Il y a aussi des demandes sur la maîtrise de la propreté sur tout le cycle de vie, que ce soit au démarrage ou pendant le fonctionnement, afin de ne pas avoir une réduction de l’efficacité des générateurs.

Par ailleurs, l’une des problématiques récurrentes est celle du transport et de la distribution, avec le choix des matériaux pour les canalisations et la problématique de l’étanchéité dans la distribution.

Il y a aussi des demandes sur la réglementation et son application en fonction des usages, par exemple pour le off road ou le ferroviaire par rapport au transport routier : comment s’appliquent les règles lorsqu’on passe d’une application à l’autre ?

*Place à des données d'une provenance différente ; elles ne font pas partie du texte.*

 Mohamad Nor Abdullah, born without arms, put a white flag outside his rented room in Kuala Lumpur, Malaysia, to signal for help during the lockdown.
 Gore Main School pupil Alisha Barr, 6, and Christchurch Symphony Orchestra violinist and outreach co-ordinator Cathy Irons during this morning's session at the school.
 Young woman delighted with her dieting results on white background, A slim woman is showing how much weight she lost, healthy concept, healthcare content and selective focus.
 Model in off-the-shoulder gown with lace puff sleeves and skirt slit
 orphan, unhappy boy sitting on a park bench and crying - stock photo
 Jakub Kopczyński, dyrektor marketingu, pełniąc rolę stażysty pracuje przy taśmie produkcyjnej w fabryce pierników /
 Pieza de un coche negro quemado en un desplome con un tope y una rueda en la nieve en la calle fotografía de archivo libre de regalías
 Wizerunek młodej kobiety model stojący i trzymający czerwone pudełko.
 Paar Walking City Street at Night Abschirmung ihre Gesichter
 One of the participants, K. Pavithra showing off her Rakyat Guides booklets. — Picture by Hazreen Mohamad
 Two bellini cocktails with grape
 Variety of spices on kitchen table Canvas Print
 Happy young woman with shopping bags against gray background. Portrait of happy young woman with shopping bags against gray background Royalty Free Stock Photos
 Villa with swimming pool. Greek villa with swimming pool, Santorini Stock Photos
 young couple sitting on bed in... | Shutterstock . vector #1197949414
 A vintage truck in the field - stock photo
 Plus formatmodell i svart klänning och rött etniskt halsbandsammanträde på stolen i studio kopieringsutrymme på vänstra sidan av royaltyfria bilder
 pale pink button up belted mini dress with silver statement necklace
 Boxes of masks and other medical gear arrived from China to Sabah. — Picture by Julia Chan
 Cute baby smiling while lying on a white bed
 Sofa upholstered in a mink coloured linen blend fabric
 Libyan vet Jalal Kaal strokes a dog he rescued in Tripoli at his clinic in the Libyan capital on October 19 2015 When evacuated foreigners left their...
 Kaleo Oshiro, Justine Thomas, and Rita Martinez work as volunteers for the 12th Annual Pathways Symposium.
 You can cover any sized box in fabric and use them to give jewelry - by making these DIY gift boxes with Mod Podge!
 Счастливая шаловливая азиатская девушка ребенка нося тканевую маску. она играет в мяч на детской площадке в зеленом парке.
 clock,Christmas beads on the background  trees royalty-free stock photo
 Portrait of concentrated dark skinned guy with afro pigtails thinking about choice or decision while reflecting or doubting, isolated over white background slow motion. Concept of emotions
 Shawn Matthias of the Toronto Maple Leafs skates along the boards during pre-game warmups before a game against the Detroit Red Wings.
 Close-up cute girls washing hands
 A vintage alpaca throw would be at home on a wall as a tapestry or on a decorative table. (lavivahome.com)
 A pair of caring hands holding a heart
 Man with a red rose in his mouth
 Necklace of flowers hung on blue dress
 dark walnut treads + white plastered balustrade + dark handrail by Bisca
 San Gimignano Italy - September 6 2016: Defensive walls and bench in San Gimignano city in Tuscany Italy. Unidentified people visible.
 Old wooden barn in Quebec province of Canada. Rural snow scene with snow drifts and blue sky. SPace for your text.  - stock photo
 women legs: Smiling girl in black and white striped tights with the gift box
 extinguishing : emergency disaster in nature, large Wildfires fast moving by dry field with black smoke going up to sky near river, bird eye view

Pourquoi avoir choisi les Pays de la Loire pour installer cette plateforme ?

L’implantation de cette plateforme à Nantes correspond d’abord à la présence d’expertises spécifiques sur les sites nantais actuels du Cetim, que ce soit sur la question de l’étanchéité, de la maîtrise en pression des gaz ou des réservoirs composites.

De plus, grâce à la richesse de ces acteurs, à la diversité des ressources renouvelables présentes en Pays de la Loire et disponibles pour ces différents types de production, la Région des Pays de la Loire a pour ambition de devenir l’une des toutes premières régions en matière de production et d’usage d’hydrogène renouvelable. Véritable atout, la région possède une variété d’acteurs économiques en capacité de se positionner sur l’ensemble des maillons de la chaîne de valeurs.

Et pourquoi avoir choisi de porter autant d’efforts sur la thématique de l’hydrogène ?

Pendant la première phase de développement de la filière, nous avons identifié que certains verrous technologiques allaient requérir les compétences des mécaniciens qui pouvaient de ce fait avoir un rôle stratégique à jouer.

Le programme comprend aussi un important volet formation : nous déployons différentes actions, d’abord en faisant évoluer notre offre pour l’adapter au développement de l’hydrogène, mais aussi avec la création de formations spécifiques. Nous cherchons aussi à nous inscrire de plus en plus dans des cycles de formation initiale afin de parvenir à une montée en compétences globale dans le secteur de l’hydrogène.

Quelle est votre vision du développement du secteur de l’hydrogène à moyen terme ?

Le programme HyMEET s’étend jusqu’à fin 2026, mais nous nous projetons bien entendu sur un temps beaucoup plus long. La cryogénie est d’ailleurs une thématique importante pour le futur. Nous essayons de faire correspondre nos travaux avec les priorités fixées par le marché et nous sommes très attentifs à la manière dont évolue l’ensemble de l’écosystème. L’objectif est en effet de développer une vision globale du développement de la filière hydrogène à l’échelle internationale. Les usages sont plus ou moins matures, mais aujourd’hui, la priorité est d’avoir suffisamment d’hydrogène vert décarboné et à un prix raisonnable.

Nous sommes aujourd’hui dans une phase de maturation de la filière : certaines options ont été mises en stand-by, et d’autres ont été identifiées comme prioritaires. L’enjeu désormais est d’entrer dans une phase de consolidation de la production d’une part et de la distribution d’autre part, et ces processus s’inscrivent sur un temps assez long. En tout cas, les usages qui s’annoncent comme étant prioritaires sont ceux de l’off-road et de la mobilité lourde, ainsi que la décarbonation des sites industriels (en substitution du gaz naturel).